Nello spettacolo racconta le sfighe e le cose ridicole «che mi mette davanti la vita, come quando vado a correre al parco e la gente mi confonde con un altro artista urlandomi: “Vai Ernia, sei un grande!”. Ecco il segreto della stand-up comedy: non c’è alcun punto di vista superiore. Io rido di me, tu ridi di me, e quindi alla fine di te stesso. Si poteva fare anche scrivendo canzoni demenziali». Una cosetta così è anche un viaggio personale attraverso le tante storie portate in scena da Ghemon durante il tour teatrale, conclusosi con il gran finale dell’8 novembre 2024 al Teatro Arcimboldi di Milano. Un caleidoscopio di umori che va dalle dinamiche del lavoro ai piccoli imprevisti della vita, le sfide quotidiane e infine le passioni dell’artista irpino, come quella per le maratone.
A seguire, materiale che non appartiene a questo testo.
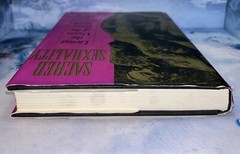 Sacred Sexuality: Georg Feuerstein, Hardcover VERY GOOD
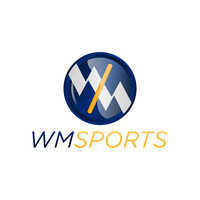 WM Sports logo, WM Sports contact details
Gianluca Picariello aka Ghemon

Il nuovo disco unisce la tradizione dei “comedy album” americani alla canzone italiana, richiamando l’eredità di artisti come Giorgio Gaber ed Enzo Jannacci, maestri indiscussi di questo format ibrido. Al netto dei paralleli con i giganti del passato, Ghemon porta in scena una versione tutta sua, nella quale l’approccio comico si intreccia con racconti profondi e brani che spaziano tra hip hop, jazz, nu soul, dunque in piena sintonia con il suo stile musicale. 

Anche per questo motivo Ghemon non teme che il pubblico sia spiazzato dal suo trasformismo: «Almeno non si annoiano. E poi sono abbastanza sicuro che il fil rouge in quel che faccio si possa trovare. Muoversi su più territori è la cosa che mi fa sentire più realizzato. Il mio gusto e la mia sensibilità rimangono, questa è solo un’arma in più e poi chi mi segue decide se è interessato o no». Lui ammira proprio gli artisti in grado di muoversi fra più mondi: «Massimo Ranieri ha sempre avuto una versatilità gigantesca e continua ad averla, così come Virginia Raffaele o Paola Cortellesi, persone che si esprimono con forme diverse in maniera spontanea».

Come canta nella Sindrome di Stoccolma, “questo lato di me / Che si nutre di dubbi e si ciba di oscurità / Oh, però mi appartiene / È la cosa di me che mi spinge in avanti / Ma poi mi trattiene”.  Il lato oscuro e dubitativo della propria personalità che, nonostante tutto, spinge il protagonista a crescere e a confrontarsi con sé stesso.

Tra i brani inediti, scritti da Ghemon, e composti insieme a un team creativo formato da Macro Marco, gheesa, Fabio De Angelis, Claudio La Rocca, Filippo Cattaneo Ponzoni, Giuseppe Seccia, Fabio Brignone e Andrea Moro, troviamo i singoli che hanno anticipato l’album: PovSindrome di StoccolmaPatto con il diavoloLungo il tunnel e La fine.